▶ **Your instructions**: Say how many lines below contain the word "name". The number is the entire reply.

▶ **Records shown**:

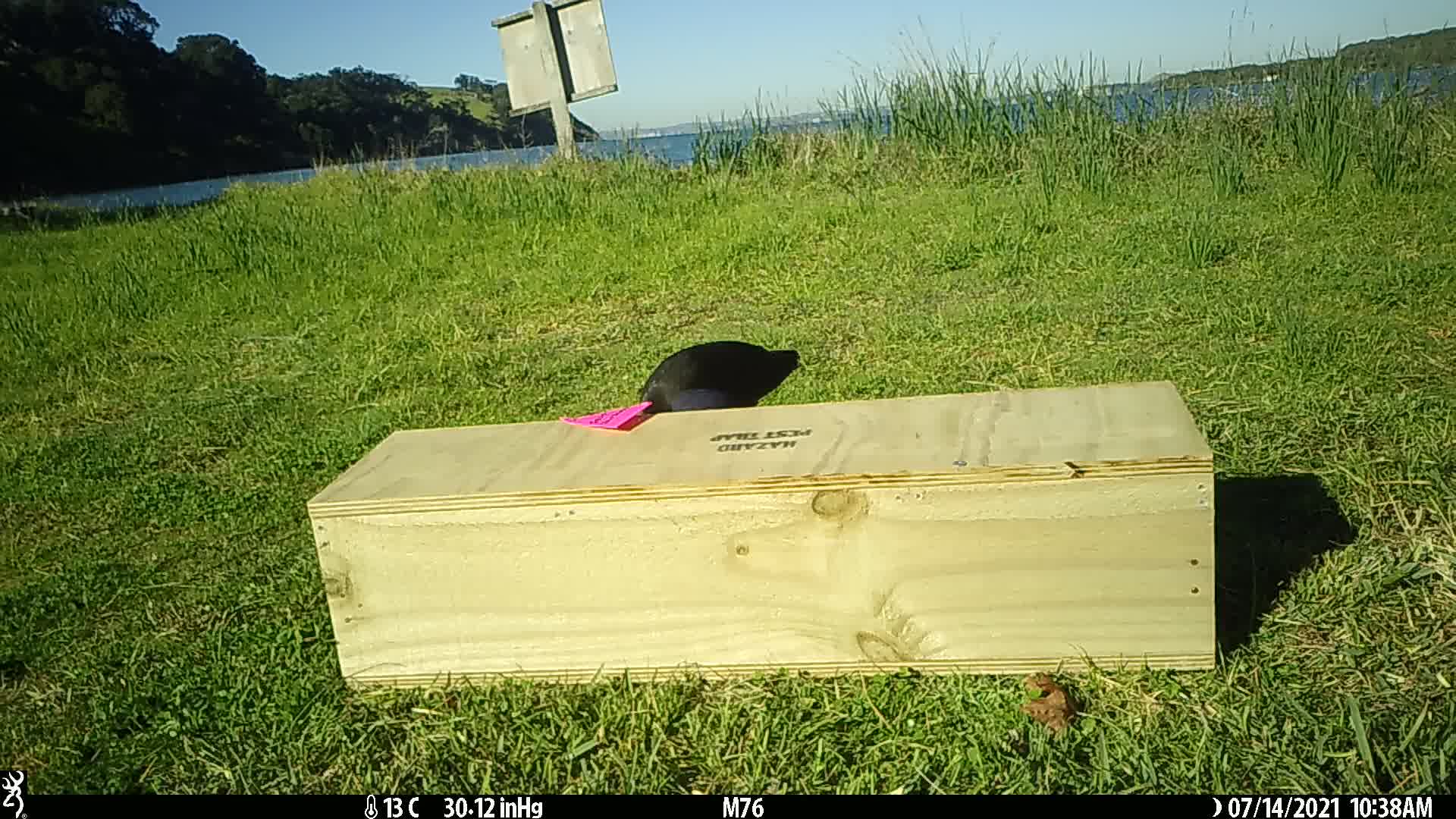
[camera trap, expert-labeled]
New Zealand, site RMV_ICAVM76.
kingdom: Animalia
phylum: Chordata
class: Aves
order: Gruiformes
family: Rallidae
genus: Porphyrio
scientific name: Porphyrio melanotus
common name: australasian swamphen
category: pukeko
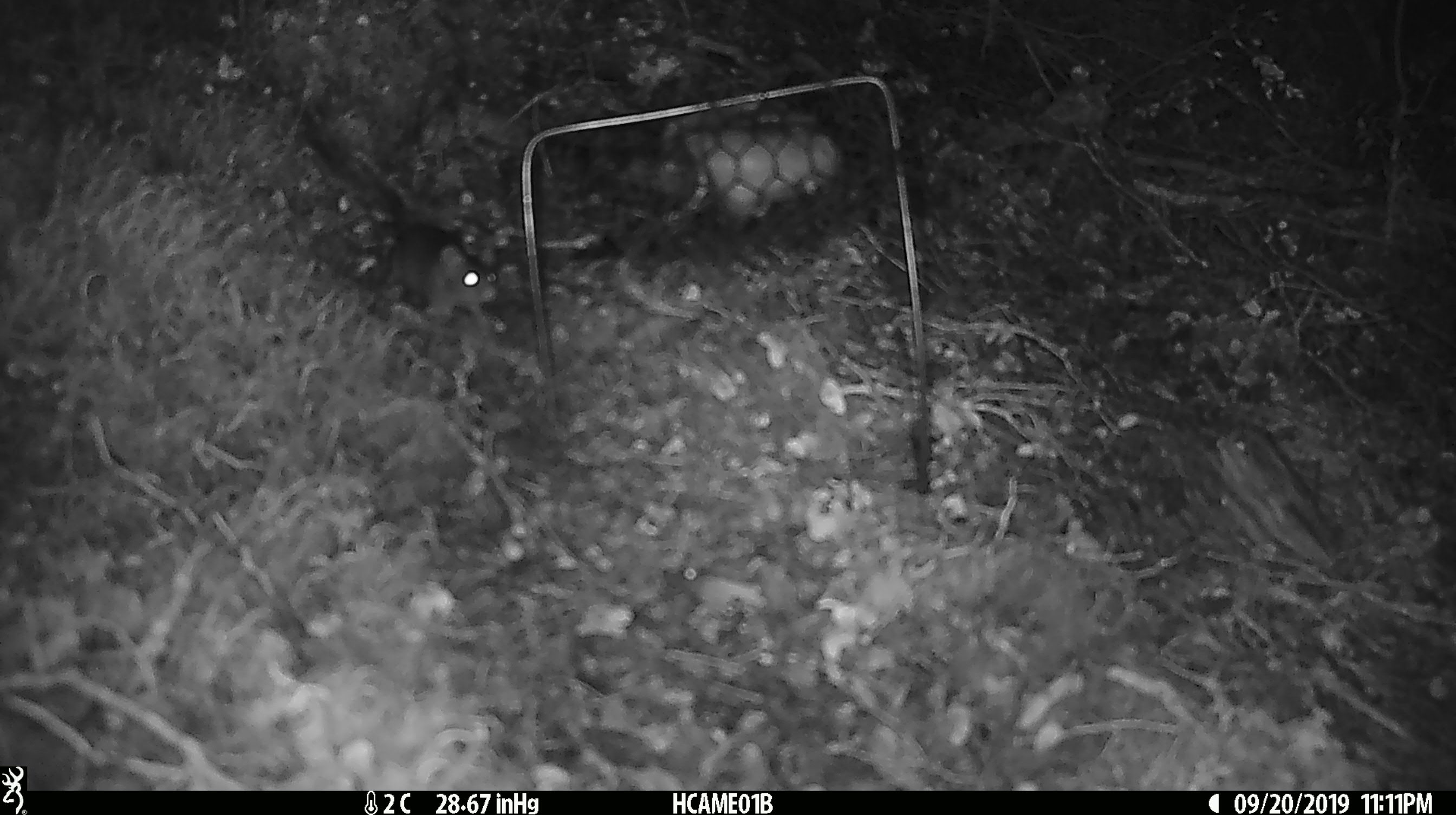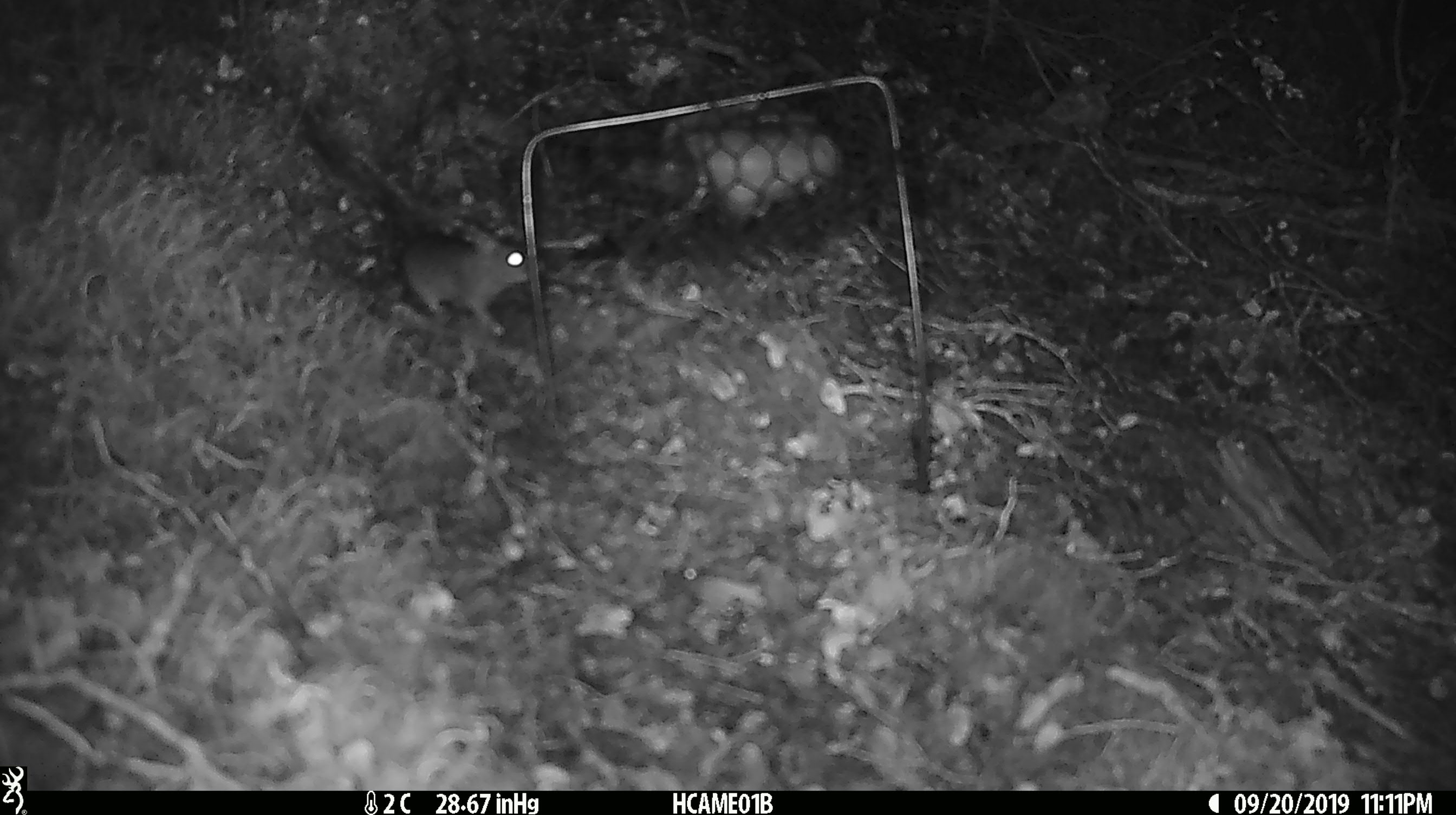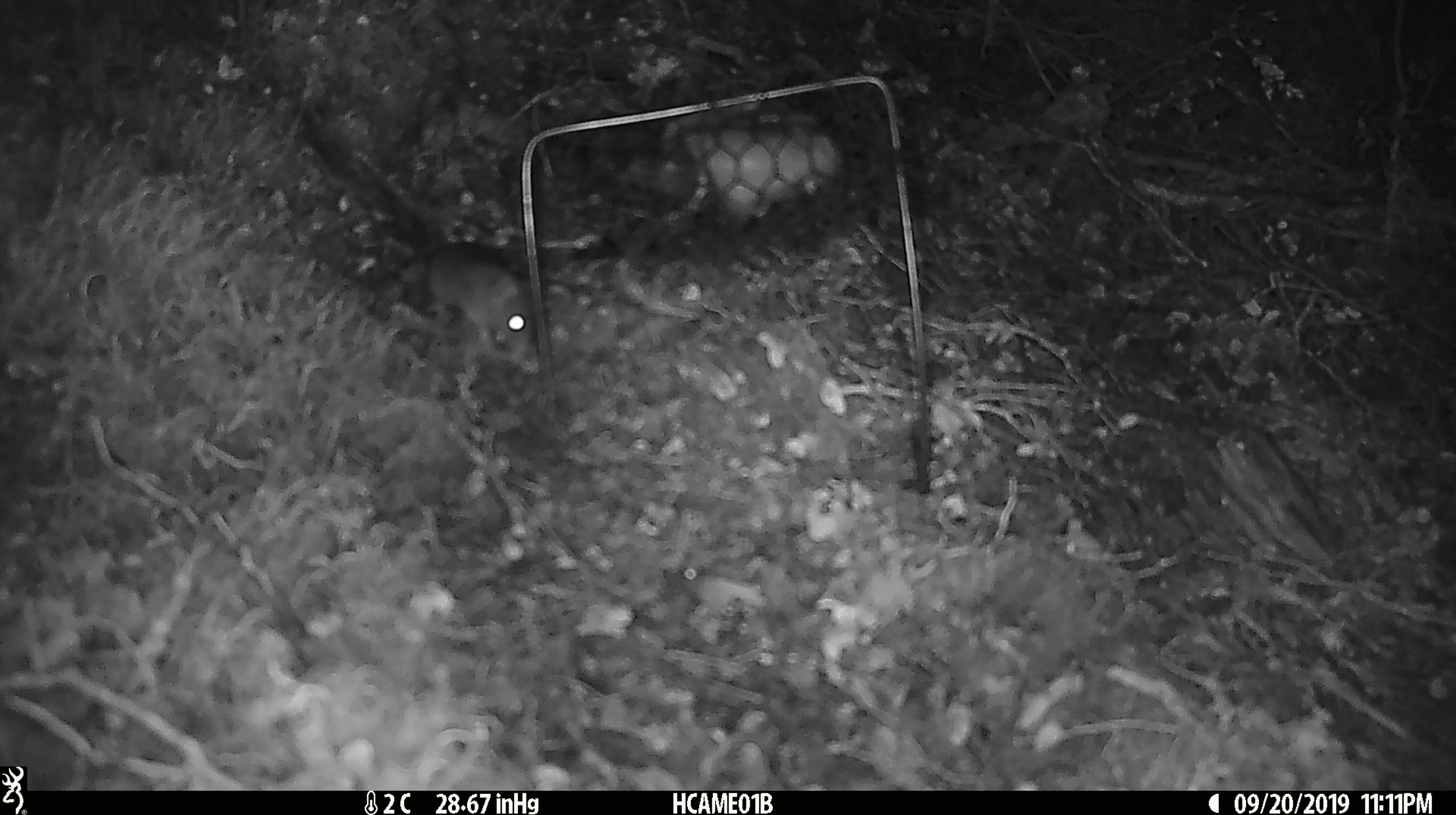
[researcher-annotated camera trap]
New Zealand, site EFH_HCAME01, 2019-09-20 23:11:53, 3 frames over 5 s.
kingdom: Animalia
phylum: Chordata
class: Mammalia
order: Rodentia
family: Muridae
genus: Mus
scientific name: Mus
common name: mouse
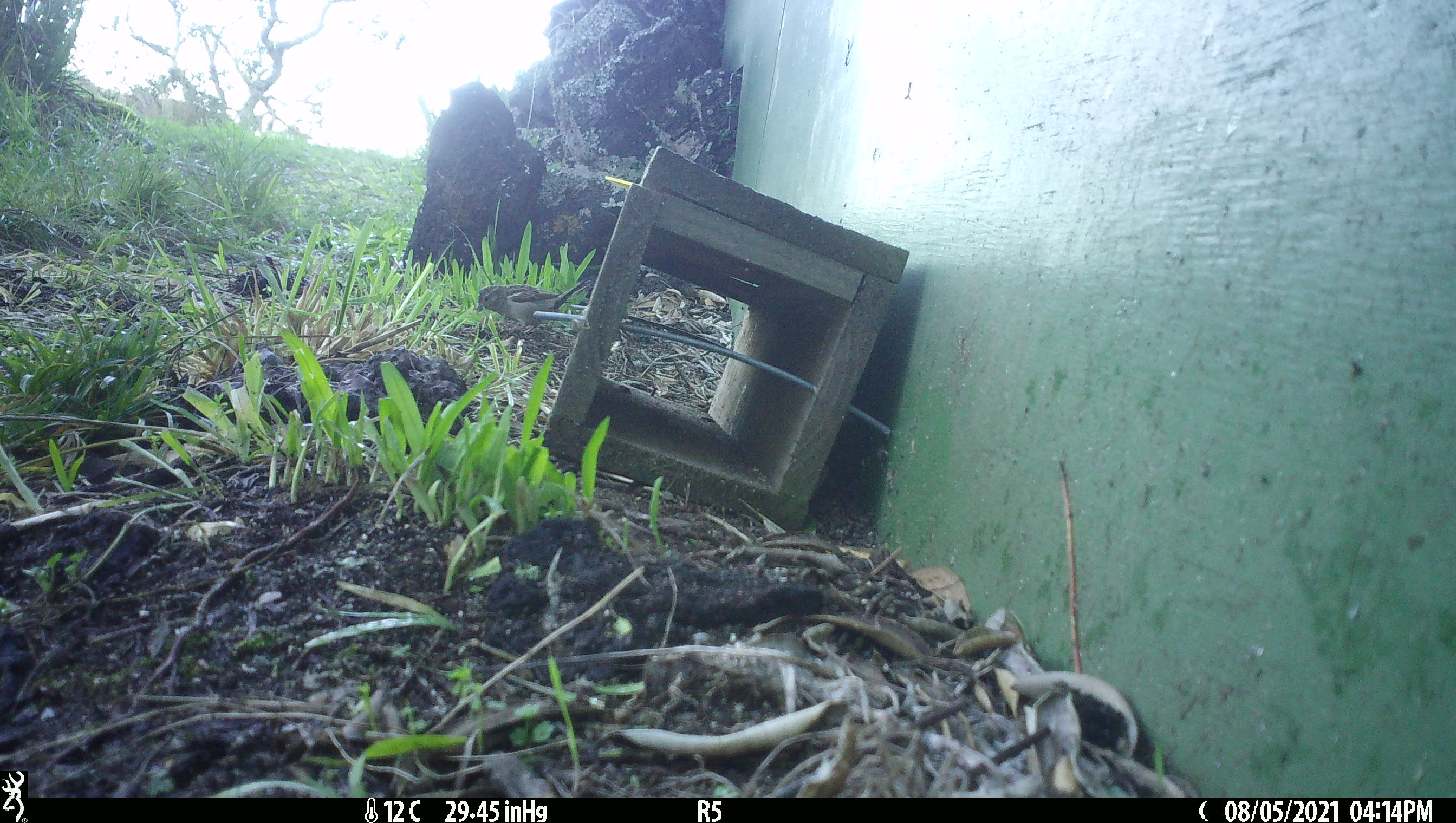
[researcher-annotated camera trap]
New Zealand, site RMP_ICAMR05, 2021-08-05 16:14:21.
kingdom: Animalia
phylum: Chordata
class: Aves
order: Passeriformes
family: Passeridae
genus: Passer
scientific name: Passer domesticus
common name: house sparrow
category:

▶ **Exercise result**: 6